- [TASK OBJECTIVE]:
Find each line in the source data that contains the string "region" and copy it out. Match case exactly.

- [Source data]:
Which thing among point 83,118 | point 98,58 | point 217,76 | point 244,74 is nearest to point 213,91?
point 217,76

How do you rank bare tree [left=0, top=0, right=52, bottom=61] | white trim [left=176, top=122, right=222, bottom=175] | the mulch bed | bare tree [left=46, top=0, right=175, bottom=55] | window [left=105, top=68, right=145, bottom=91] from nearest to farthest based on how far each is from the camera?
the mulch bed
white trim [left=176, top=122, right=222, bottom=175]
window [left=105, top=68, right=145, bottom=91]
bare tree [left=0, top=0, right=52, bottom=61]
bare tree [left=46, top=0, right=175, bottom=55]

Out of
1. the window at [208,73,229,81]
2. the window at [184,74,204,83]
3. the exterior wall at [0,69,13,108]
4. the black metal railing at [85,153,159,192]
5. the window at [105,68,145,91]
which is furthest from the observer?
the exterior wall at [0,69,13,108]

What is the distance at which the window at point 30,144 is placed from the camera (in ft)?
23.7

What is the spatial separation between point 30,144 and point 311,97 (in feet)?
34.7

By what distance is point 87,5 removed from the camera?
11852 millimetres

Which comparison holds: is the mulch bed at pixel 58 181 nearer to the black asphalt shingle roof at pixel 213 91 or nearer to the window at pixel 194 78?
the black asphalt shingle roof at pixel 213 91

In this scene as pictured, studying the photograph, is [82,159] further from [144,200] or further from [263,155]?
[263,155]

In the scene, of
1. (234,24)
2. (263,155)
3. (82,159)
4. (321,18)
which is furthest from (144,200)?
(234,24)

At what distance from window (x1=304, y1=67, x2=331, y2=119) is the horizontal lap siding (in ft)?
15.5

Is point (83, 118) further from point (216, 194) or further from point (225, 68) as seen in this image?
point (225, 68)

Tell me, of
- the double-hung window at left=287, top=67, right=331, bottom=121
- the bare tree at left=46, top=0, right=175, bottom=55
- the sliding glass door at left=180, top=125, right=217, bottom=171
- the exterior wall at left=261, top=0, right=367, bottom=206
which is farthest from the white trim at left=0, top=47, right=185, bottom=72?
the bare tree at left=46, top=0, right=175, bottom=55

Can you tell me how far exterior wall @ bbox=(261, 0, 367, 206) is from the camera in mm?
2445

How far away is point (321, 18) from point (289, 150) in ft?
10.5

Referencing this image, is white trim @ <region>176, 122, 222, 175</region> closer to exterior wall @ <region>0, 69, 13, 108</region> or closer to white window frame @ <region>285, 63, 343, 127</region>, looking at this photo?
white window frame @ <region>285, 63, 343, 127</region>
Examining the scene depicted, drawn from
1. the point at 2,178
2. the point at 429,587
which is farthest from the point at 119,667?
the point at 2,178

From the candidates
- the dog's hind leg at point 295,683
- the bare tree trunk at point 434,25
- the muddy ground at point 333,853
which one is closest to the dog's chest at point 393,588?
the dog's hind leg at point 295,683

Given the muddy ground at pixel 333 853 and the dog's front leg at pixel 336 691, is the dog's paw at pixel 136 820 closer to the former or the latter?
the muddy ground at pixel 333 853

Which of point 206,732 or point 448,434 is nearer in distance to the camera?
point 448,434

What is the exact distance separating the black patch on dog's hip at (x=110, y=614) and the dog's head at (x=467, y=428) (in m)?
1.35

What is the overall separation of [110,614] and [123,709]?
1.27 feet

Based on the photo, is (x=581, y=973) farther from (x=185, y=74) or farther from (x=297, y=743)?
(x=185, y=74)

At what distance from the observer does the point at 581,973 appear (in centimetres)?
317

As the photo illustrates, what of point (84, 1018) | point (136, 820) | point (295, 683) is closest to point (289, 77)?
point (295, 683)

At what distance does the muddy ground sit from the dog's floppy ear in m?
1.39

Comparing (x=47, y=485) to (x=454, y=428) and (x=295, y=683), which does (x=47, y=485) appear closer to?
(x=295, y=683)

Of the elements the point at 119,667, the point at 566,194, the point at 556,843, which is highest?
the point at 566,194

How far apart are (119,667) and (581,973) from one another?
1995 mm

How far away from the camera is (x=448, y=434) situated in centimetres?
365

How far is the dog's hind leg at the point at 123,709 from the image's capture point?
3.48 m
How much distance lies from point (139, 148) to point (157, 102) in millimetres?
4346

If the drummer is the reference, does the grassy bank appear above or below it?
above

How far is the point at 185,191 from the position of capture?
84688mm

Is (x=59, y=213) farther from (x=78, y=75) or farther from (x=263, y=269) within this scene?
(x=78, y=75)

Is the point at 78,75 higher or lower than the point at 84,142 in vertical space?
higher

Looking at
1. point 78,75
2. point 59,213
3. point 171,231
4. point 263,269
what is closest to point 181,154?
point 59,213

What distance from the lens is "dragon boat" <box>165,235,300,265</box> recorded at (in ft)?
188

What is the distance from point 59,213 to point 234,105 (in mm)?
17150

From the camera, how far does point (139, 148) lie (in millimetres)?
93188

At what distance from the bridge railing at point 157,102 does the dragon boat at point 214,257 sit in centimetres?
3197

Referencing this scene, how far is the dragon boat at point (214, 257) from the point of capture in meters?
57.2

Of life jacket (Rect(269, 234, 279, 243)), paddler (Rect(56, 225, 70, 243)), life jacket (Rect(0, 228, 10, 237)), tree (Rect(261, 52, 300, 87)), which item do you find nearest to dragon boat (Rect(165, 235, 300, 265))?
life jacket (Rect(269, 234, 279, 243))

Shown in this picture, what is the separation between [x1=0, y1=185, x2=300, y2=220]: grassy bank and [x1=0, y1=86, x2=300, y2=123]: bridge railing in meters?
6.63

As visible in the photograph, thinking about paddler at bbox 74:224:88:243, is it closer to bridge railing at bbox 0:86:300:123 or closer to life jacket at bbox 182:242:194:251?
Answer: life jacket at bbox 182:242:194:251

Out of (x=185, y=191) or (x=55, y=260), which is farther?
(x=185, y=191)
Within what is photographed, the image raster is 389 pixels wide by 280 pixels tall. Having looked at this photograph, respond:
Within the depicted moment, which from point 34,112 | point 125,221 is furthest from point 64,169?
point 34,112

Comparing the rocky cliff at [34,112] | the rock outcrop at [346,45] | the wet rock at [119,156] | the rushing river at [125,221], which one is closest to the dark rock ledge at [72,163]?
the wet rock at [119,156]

...

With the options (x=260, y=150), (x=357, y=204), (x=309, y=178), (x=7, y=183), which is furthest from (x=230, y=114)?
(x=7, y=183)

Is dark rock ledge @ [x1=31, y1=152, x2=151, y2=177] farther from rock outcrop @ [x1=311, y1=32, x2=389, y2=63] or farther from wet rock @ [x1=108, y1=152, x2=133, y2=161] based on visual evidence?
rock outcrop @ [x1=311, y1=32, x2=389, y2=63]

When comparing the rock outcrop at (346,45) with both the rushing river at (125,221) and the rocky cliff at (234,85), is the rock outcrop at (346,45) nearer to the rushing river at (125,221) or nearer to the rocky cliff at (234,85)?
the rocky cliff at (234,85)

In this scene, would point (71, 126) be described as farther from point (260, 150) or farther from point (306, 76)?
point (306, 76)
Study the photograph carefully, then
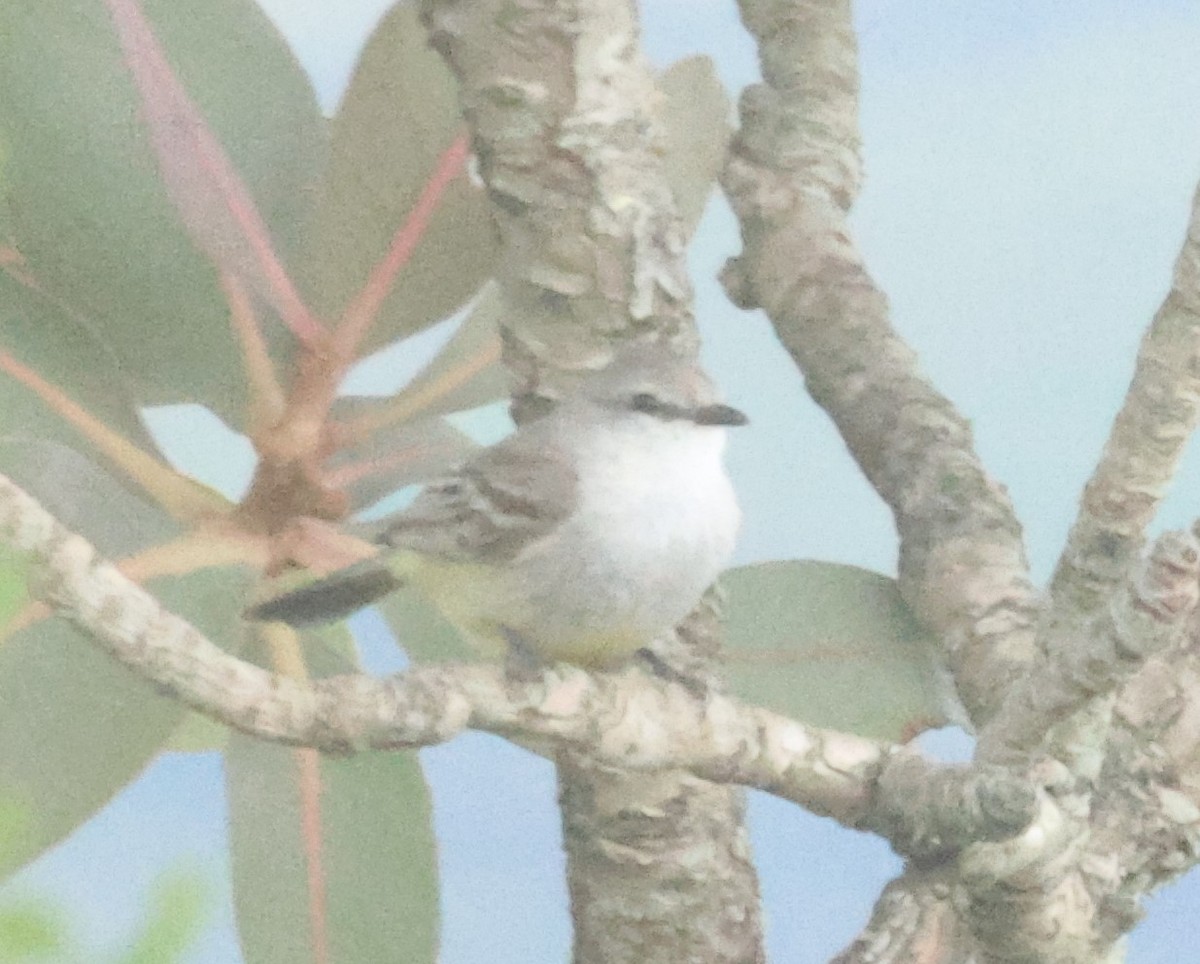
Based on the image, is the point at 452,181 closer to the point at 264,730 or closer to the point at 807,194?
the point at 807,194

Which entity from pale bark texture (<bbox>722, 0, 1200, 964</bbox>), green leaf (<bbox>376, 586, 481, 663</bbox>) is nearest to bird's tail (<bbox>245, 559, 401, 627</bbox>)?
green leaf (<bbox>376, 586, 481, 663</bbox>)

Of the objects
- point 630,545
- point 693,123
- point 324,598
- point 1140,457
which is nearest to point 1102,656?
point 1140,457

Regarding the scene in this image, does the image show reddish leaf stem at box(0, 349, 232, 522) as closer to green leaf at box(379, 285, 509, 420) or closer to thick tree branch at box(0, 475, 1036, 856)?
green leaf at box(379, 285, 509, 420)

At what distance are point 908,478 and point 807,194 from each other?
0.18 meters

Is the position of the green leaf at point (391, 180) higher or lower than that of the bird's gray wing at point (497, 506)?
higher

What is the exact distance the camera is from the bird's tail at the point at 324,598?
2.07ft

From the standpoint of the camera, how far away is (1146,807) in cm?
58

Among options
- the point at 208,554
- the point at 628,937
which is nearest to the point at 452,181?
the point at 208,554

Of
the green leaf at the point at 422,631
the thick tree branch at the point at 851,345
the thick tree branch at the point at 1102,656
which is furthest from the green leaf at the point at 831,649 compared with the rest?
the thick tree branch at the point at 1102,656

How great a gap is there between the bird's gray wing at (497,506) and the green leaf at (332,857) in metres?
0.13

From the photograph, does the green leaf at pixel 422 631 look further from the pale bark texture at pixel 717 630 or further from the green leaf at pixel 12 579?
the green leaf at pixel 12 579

* * *

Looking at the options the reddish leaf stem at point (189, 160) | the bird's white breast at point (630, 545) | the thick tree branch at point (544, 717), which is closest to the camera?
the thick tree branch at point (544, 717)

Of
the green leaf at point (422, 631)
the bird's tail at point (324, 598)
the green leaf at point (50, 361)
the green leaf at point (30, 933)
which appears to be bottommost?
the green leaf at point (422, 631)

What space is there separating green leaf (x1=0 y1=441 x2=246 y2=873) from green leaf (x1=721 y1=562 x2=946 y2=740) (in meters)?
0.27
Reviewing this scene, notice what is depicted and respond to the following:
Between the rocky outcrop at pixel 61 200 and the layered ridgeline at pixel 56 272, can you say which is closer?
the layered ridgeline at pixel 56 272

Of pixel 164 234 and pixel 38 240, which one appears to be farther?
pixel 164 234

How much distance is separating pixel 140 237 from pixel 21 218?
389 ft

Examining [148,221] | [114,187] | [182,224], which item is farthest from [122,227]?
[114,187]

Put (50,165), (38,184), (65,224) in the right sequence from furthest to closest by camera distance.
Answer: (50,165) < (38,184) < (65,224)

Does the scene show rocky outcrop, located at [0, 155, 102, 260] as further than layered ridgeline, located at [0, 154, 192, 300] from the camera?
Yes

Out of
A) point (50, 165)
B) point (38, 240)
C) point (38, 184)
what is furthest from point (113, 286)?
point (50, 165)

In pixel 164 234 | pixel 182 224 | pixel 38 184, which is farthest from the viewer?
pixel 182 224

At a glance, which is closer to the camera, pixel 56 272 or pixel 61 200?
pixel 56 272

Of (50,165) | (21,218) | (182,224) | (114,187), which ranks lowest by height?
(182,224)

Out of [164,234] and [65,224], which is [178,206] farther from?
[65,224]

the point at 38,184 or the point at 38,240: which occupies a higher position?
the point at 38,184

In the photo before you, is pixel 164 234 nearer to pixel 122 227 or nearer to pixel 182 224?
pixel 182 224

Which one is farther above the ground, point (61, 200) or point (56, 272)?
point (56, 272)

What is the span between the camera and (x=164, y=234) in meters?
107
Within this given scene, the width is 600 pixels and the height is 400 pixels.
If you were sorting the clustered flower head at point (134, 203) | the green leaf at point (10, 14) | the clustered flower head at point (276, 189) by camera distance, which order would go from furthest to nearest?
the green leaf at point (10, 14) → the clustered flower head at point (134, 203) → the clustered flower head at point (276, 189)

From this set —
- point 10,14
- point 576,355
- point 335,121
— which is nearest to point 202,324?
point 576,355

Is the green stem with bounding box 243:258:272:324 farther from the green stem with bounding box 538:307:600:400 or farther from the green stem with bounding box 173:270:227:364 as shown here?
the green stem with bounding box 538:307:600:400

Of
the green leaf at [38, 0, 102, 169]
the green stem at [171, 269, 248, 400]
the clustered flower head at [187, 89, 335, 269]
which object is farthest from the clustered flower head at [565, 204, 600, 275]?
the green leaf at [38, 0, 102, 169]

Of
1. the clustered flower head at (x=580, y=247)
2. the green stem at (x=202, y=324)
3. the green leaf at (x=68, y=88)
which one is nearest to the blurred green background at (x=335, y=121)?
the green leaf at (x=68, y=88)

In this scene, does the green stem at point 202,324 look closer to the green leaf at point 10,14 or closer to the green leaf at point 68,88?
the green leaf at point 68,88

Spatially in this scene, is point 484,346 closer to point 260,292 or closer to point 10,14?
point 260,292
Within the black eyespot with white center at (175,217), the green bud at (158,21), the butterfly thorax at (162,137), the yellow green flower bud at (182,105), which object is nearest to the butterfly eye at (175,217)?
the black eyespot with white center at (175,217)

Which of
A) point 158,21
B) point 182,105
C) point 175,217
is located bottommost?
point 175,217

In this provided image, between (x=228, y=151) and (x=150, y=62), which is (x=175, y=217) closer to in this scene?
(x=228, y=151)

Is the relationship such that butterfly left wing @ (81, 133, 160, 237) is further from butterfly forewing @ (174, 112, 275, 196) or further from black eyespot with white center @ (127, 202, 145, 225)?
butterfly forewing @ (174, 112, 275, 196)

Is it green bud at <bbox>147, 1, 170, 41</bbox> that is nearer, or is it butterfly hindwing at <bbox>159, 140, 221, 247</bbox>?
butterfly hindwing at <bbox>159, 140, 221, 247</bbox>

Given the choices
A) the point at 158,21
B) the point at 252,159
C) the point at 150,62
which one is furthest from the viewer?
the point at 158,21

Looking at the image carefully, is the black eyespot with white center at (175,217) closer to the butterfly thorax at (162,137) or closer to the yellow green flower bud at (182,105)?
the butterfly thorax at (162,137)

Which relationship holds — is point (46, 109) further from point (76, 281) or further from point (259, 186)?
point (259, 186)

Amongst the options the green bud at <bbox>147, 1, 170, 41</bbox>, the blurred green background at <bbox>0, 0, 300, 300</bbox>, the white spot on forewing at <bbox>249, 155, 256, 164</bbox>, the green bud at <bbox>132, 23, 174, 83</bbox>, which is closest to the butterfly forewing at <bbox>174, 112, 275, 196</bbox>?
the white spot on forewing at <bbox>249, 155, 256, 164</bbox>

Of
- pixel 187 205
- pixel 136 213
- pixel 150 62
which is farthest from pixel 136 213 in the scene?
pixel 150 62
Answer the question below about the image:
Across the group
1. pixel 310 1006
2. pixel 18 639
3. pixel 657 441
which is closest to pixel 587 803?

- [OUTPUT FOR THIS EXERCISE]:
Referencing this image, is white trim @ <region>176, 122, 222, 175</region> closer to exterior wall @ <region>0, 69, 13, 108</region> or closer to white window frame @ <region>285, 63, 343, 127</region>, looking at this photo?
white window frame @ <region>285, 63, 343, 127</region>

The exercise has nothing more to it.